A Treatise on Painting
by Leonardo da Vinci, translated by John Francis Rigaud
Of the Colour of Objects remote from the Eye
4016870A Treatise on Painting — Of the Colour of Objects remote from the EyeJohn Francis RigaudLeonardo da Vinci

Chap. CCC.Of the Colour of Objects remote from the Eye.

The air tinges objects with its own colour more or less in proportion to the quantity of intervening air between it and the eye, so that a dark object at the distance of two miles (or a density of air equal to such distance), will be more tinged with its colour than if only one mile distant.
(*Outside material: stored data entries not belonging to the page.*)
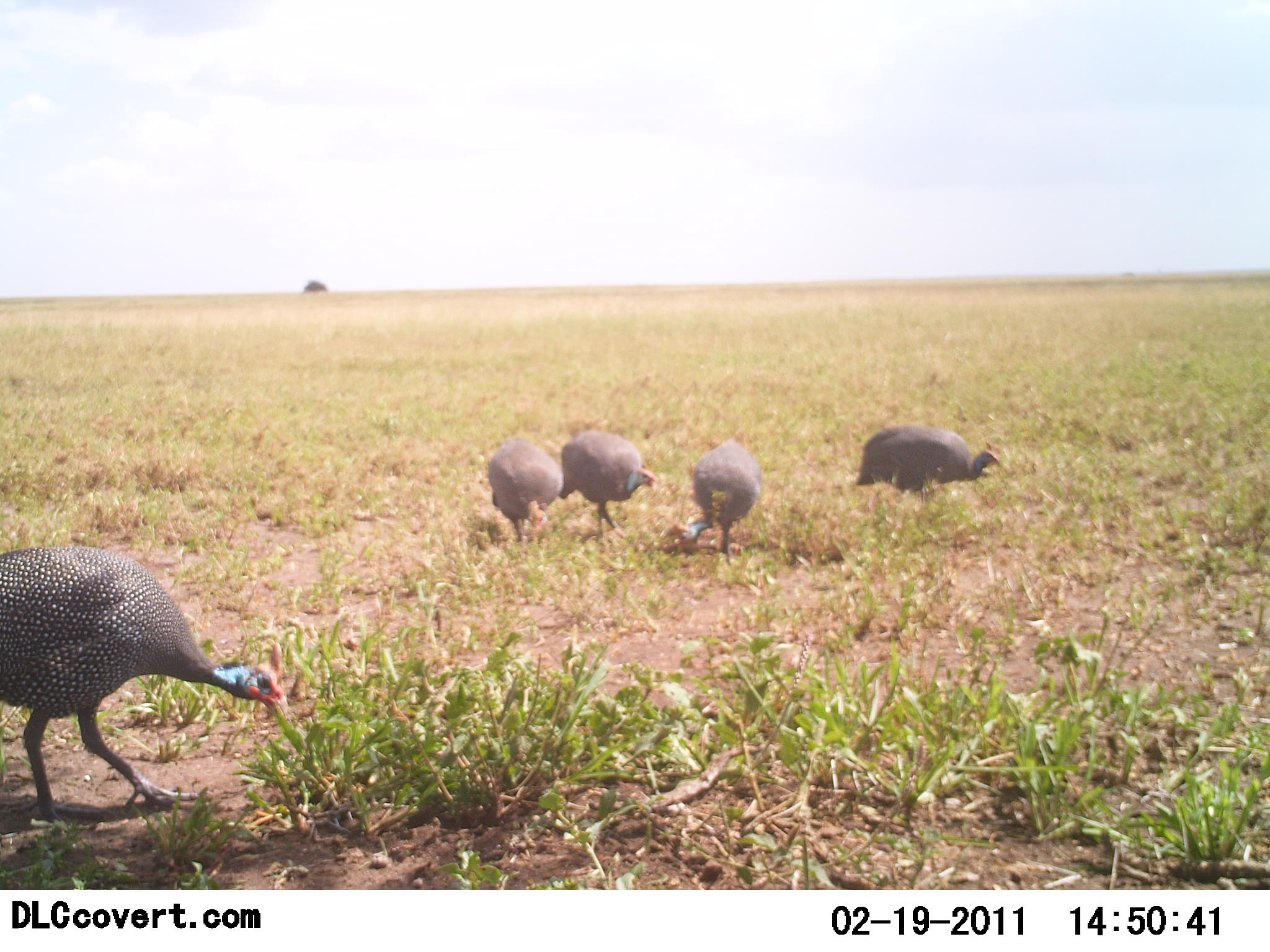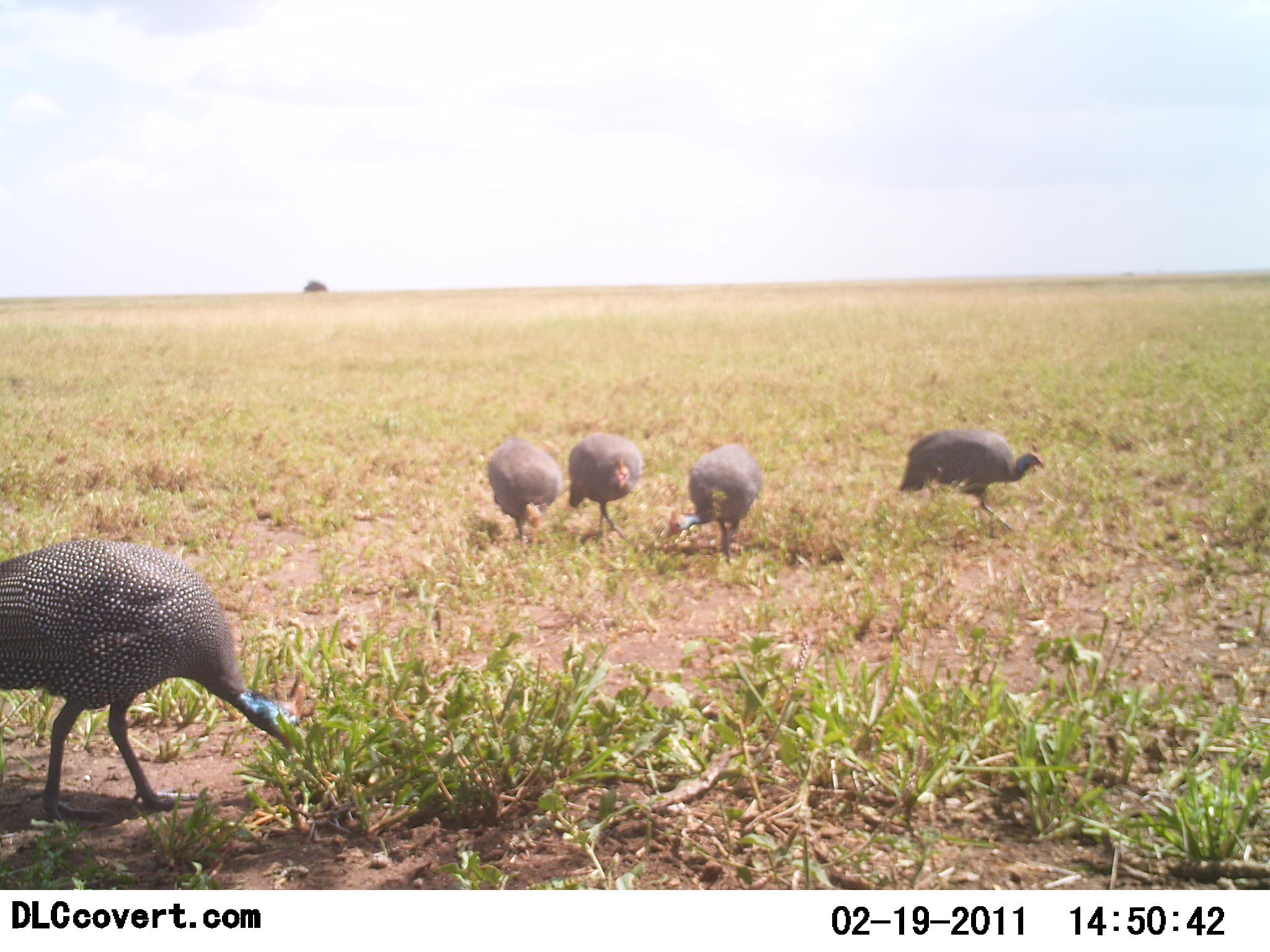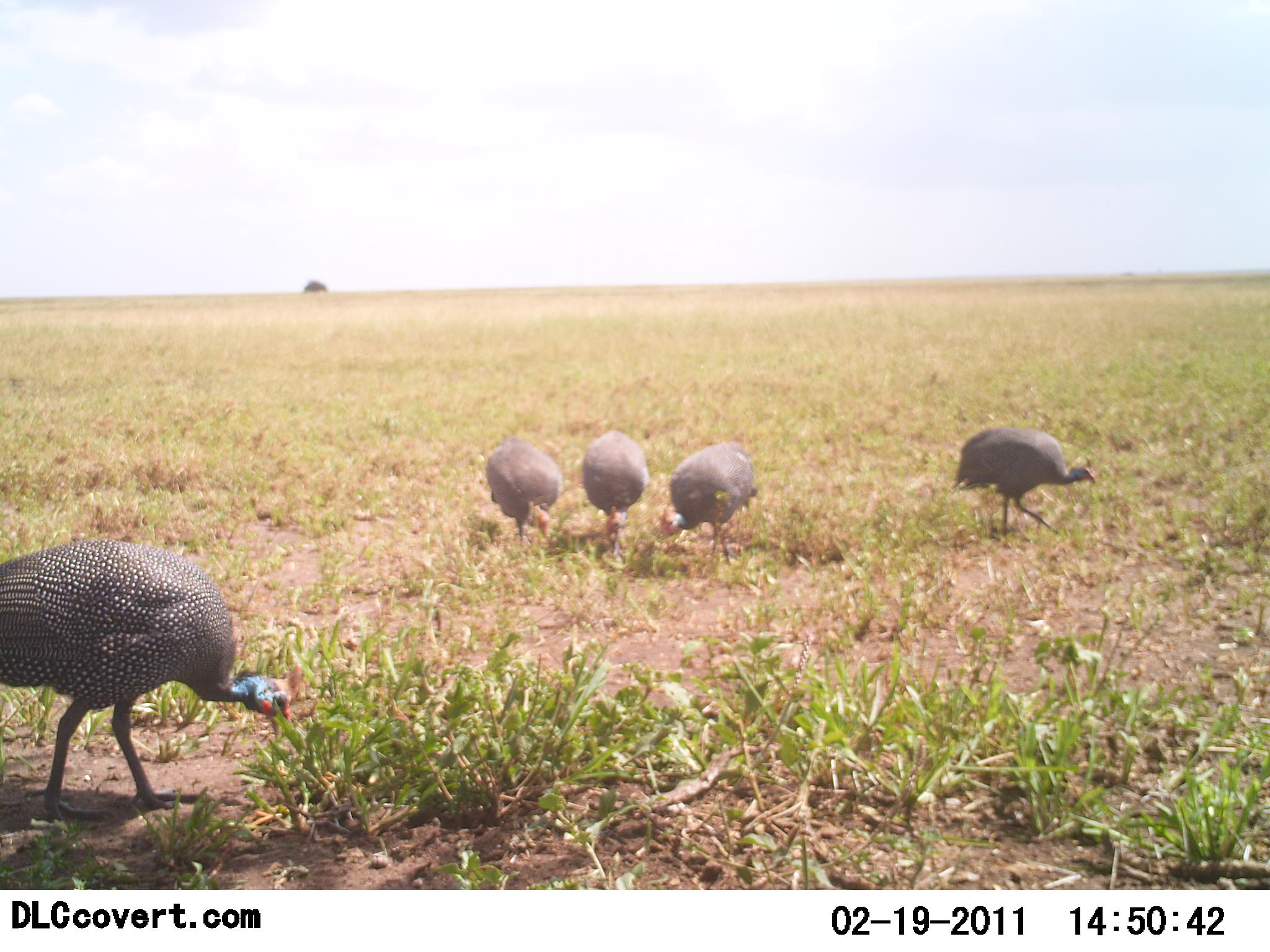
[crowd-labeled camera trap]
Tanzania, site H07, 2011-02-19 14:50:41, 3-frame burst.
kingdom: Animalia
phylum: Chordata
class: Aves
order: Galliformes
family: Numididae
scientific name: Numididae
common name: guinea fowl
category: guineafowl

It is said, that, in a landscape, trees of the same species appear darker in the distance than near; this cannot be true, if they be of equal size, and divided by equal spaces. But it will be so if the first trees are scattered, and the light of the fields is seen through and between them, while the others which are farther off, are thick together, as is often the case near some river or other piece of water: in this case no space of light fields can be perceived, but the trees appear thick together, accumulating the shadow on each other. It also happens, that as the shady parts of plants are much broader than the light ones, the colour of the plants becoming darker by the multiplied shadows, is preserved, and conveyed to the eye more strongly than that of the other parts; these masses, therefore, will carry the strongest parts of their colour to a greater distance.